It is a little bit messy, but If you look closely, you may notice that there is no long running loop here. There are 3 blocks: B1, B2 and B3 and the execution steps can be B1 -> B2 -> B3
or B1 -> B3
. Where Freq: 1
- normalized estimated frequency of a block execution.
有点乱,但是如果仔细观察,您可能会注意到这里没有长时间运行的循环。有 3 个块:B1、B2 和 B3,执行步骤可以是B1 -> B2 -> B3
或B1 -> B3
。
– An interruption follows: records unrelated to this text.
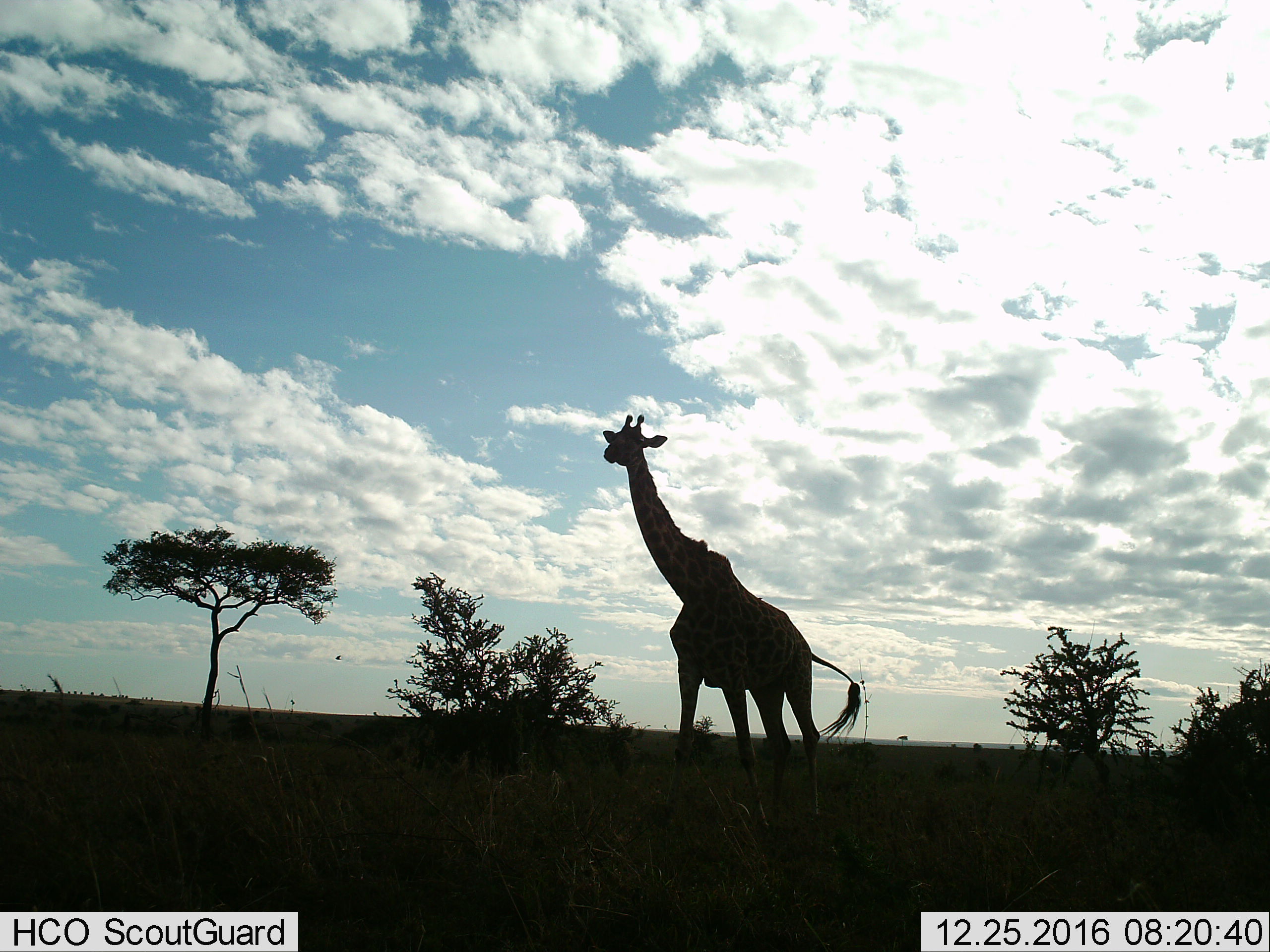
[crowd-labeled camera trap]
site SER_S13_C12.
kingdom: Animalia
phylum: Chordata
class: Mammalia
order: Artiodactyla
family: Giraffidae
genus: Giraffa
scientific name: Giraffa camelopardalis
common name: giraffe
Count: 1.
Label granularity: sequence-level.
其中Freq: 1
- 块执行的标准化估计频率。
回答by Peter Lawrey
You are measuring the time it take to detect the loop doesn't do anything, compile the code in a background thread and eliminate the code.
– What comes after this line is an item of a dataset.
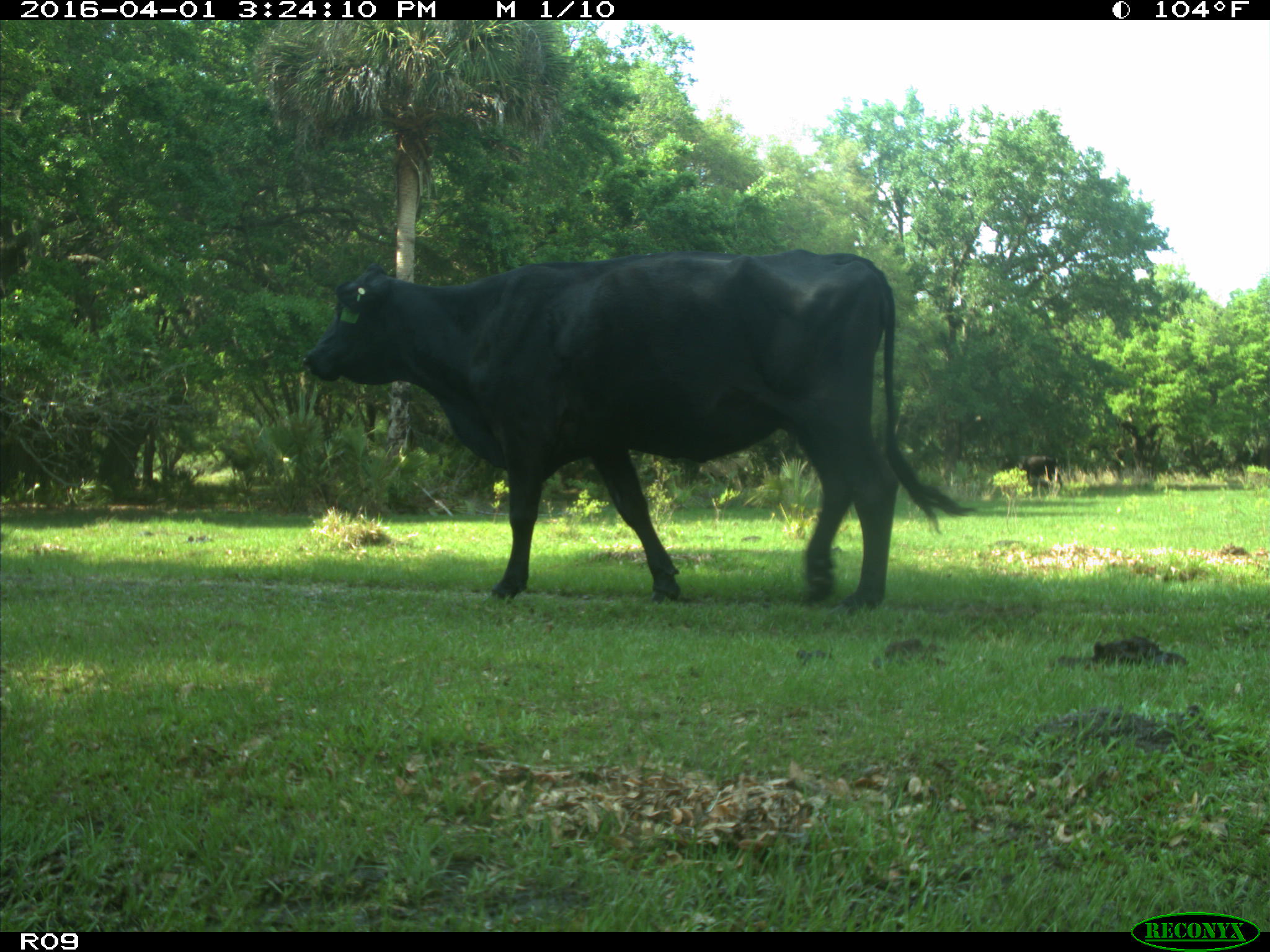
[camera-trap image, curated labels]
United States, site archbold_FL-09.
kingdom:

您正在测量检测循环不执行任何操作所需的时间,在后台线程中编译代码并消除代码。
for (int t = 0; t < 5; t++) {
long start = System.nanoTime();
for (int i = Integer.MIN_VALUE; i < Integer.MAX_VALUE; i++) {
}
long time = System.nanoTime() - start;
String s = String.format("%d: Took %.6f ms", t, time / 1e6);
Thread.sleep(50);
System.out.println(s);
Thread.sleep(50);
}
If you run this with -XX:+PrintCompilation
you can see the code has been compiled in the background to level 3 or C1 compiler and after a few loops to level 4 of C4.
如果你用它运行,-XX:+PrintCompilation
你可以看到代码已经在后台编译到 3 级或 C1 编译器,并在几次循环后编译到 C4 级 4。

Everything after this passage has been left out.